- Theatrical release poster
- Directed by: Claude Chabrol
- Written by: Claude Chabrol Dominique Roulet
- Produced by: Marin Karmitz
- Starring: Jean Poiret Jean-Claude Brialy
- Cinematography: Jean Rabier
- Edited by: Monique Fardoulis
- Music by: Matthieu Chabrol
- Production companies: CAB Productions Films A2 MK2 Productions Télévision Suisse-Romande (TSR)
- Distributed by: MK2 Diffusion
- Release date: 12 March 1986;
- Running time: 100 min.
- Countries: France Switzerland
- Language: French
- Box office: $5.3 million

= Inspecteur Lavardin =

Inspecteur Lavardin is a 1986 crime film co-written and directed by Claude Chabrol. It is the sequel to his 1984 film Cop au vin.

==Synopsis==
The titular inspector travels to a small coastal town to investigate the puzzling death of a devout and wealthy Roman Catholic writer who is found murdered on a beach with the word pig written on his back. When Inspector Lavardin arrives to investigate, he discovers that the widow, Helene, is an old flame he hasn't seen in 20 years. In the course of his probings, Lavardin inadvertently uncovers several metaphorical skeletons in the closet.

==Principal cast==

| Actor | Role |
|---|---|
| Jean Poiret | Inspecteur Jean Lavardin |
| Jean-Claude Brialy | Claude Alvarez |
| Bernadette Lafont | Hélène Mons |
| Jean-Luc Bideau | Max Charnet |
| Jacques Dacqmine | Raoul Mons |
| Hermine Clair | Véronique Manguin |
| Pierre-François Dumeniaud | Marcel Vigoroux |

==Production==
External shots were filmed in Dinard and Dinan. The film was co-written by Claude Chabrol (the writer behind Cop Au Vin) and Dominique Roulet.

==Critical reception==
From Caryn James of The New York Times:

In the long, healthy career of Claude Chabrol, from his New Wave classic The Cousins through his sumptuous Madame Bovary, which opened yesterday, Inspector Lavardin is a trifle. But this lighthearted detective movie shows that trifling entertainments do not have to be hack work. This wily film has first-rate appeal and plays into some cherished stereotypes about the French: it is blase, stylish, filled with effortless charm... [T]here is nothing self-conscious about this cleverly sophisticated but straightforward use of the detective genre. Perhaps that is why, when the murderer is revealed, the episode is too Hitchcockian for its own good. It would take a lot more irony or homage to pull this off.

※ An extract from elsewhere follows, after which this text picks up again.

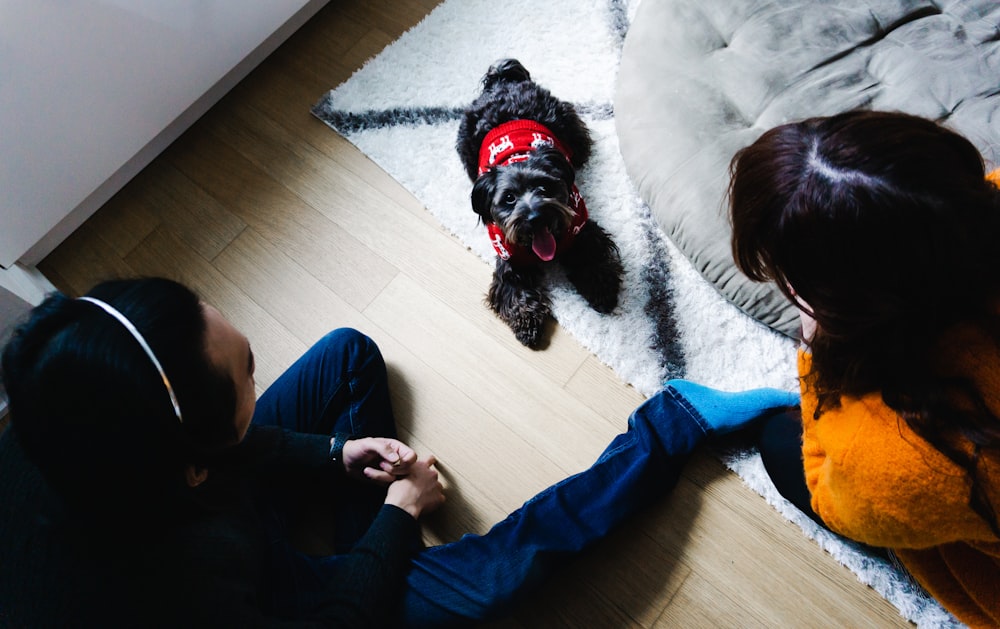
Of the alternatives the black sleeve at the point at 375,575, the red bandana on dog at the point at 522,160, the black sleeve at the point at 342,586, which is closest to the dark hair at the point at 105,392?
the black sleeve at the point at 342,586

From Fred Camper of The Chicago Reader:

There are also some wonderfully characteristic images—the widow first appears behind glass, her face rendered at once more vivid and more distant, and an overhead shot of the murder scene lays out the geography while distancing us from the characters—but such moments are too few, and often Chabrol seems to be going through the motions.